▶ Problems to solve:
[1] In the COVID-19 and inequality text, what share of the female employment lost between pre-pandemic and May-June had been recovered?
[2] Extend the COVID-19 and inequality text, starting after its last sentence.

▶ Excerpted text:
★ ★ ★ ★

COVID-19 hit in a world where inequality was already pervasive and socioeconomic mobility was not improving. It may worsen these trends through three main channels:
- Lasting impacts of job and business losses, which can be particularly severe for vulnerable workers.
- Higher likelihood among poor households to adopt strategies to cope with income losses that reduce their productivity over time.
- Disruptions to schooling unequally affecting children from different socioeconomic strata.
Evidence from past crises shows that those who are most affected may take longer to recover. Our analysis of the HFPS data shows early indications of this occurring from the current pandemic.
After severe dips in April-June 2020, income and employment saw a partial rebound by September 2020 in the 17 countries in our sample where policies restricting mobility became less stringent. Encouragingly, food security and employment improved at a similar rate for countries at different income levels. However, the improvements by September did not restore employment to pre-pandemic levels and were not enough to significantly reduce the gaps in initial job losses between women and men, non-college- and college-educated, and young and older workers. For example, female employment had only recovered 30 percent of what was lost between pre-pandemic and May-June (versus 49 percent for men). Furthermore, a detailed analysis of six countries shows that male, younger, and college-educated workers in these countries were less likely to lose their jobs and more likely to find a new job if they lost one.

★ ★ ★ ★

▶ Data extract:
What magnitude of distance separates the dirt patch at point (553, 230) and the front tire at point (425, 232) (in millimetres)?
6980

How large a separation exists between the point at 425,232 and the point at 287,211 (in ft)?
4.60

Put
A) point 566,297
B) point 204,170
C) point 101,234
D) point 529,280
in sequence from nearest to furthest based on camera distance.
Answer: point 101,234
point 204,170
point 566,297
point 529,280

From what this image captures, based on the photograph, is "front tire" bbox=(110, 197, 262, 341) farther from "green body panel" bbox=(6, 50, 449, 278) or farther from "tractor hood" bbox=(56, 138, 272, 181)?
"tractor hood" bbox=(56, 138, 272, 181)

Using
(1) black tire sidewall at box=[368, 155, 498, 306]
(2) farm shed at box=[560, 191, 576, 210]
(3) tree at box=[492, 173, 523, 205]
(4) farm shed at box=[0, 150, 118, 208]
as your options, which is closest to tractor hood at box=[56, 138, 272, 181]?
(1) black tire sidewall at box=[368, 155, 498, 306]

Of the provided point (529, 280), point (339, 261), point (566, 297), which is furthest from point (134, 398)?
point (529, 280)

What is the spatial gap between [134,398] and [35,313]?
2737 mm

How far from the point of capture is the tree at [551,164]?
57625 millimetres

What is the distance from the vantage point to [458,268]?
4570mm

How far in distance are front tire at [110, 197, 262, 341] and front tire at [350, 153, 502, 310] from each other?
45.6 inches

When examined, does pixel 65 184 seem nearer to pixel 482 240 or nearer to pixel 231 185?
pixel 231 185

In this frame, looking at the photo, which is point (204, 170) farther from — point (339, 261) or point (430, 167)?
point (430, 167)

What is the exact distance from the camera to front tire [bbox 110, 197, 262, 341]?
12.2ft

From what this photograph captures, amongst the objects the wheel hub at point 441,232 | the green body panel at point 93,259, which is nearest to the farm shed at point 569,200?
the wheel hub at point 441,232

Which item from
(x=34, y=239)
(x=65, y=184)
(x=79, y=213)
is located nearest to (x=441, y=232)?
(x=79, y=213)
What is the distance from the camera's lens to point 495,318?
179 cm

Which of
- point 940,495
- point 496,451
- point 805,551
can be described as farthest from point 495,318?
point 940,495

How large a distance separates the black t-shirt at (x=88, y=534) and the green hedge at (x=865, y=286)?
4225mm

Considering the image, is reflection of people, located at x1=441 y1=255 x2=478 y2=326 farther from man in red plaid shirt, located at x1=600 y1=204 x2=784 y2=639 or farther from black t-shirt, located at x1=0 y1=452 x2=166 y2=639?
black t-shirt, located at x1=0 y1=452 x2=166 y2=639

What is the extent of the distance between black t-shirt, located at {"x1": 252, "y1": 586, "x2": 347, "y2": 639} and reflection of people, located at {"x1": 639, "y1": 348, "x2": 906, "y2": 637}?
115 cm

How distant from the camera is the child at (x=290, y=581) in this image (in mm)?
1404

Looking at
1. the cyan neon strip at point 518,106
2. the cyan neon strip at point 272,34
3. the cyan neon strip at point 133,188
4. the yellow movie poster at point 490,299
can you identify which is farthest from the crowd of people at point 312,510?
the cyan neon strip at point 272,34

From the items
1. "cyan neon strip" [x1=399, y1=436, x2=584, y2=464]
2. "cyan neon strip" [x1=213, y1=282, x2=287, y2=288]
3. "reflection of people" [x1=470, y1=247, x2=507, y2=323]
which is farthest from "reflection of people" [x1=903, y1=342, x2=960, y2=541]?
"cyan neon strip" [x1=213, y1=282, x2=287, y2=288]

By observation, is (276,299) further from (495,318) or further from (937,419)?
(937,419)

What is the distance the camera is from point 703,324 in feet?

★ ★ ★ ★

▶ Exercise responses:
[1] 30 percent

[2]
Particularly among poorer households, much of the recovery may also be driven by lower-quality jobs. In six countries, self-employment accounted for 83 percent of the increase in employment rates from May to September for primary-educated workers, compared to 58 percent for workers with tertiary education. In some countries (such as Nigeria), agricultural employment increased sharply, suggesting individuals took on farm work to cope with other job losses.
While food security continued to improve, data from September 2020-January 2021 for eight countries indicates that disparities by gender and location in employment persisted even as policy stringency improved. There were warning signs about a stagnating recovery—in a sample of 14 countries, the recovery in employment appears to have stalled in the last quarter of 2020.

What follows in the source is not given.